• _RECORD EXCERPTS_
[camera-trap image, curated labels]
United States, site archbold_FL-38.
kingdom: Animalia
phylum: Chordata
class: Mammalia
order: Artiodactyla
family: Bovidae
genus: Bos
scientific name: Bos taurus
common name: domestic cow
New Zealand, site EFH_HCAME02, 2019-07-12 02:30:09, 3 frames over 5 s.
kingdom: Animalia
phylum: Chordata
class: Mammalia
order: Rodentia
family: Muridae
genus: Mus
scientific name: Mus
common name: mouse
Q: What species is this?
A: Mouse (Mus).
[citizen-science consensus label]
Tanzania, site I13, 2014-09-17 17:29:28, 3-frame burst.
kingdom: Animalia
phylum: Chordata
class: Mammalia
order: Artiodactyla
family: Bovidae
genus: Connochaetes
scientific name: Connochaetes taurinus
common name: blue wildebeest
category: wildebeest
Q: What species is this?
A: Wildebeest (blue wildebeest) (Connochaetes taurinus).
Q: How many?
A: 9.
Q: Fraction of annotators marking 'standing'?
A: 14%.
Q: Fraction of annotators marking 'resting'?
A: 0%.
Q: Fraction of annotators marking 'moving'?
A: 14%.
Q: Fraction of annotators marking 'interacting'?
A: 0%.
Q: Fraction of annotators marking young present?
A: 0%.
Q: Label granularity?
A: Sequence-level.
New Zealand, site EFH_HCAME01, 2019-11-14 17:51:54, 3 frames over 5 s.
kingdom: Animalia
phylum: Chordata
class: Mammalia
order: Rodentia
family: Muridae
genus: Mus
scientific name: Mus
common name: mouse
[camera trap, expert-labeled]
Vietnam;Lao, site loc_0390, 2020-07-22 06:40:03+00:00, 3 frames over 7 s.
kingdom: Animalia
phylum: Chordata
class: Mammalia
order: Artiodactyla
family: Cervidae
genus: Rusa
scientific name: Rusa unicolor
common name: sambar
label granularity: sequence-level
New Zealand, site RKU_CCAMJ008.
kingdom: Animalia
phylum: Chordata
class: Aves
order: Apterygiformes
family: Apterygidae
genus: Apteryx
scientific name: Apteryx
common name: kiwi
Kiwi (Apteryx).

• _HOW TO COMPLETE THIS TASK_
Across the records above, return every line that contains the word "over".

• _ANSWER TO THE EXERCISE_
New Zealand, site EFH_HCAME02, 2019-07-12 02:30:09, 3 frames over 5 s.
New Zealand, site EFH_HCAME01, 2019-11-14 17:51:54, 3 frames over 5 s.
Vietnam;Lao, site loc_0390, 2020-07-22 06:40:03+00:00, 3 frames over 7 s.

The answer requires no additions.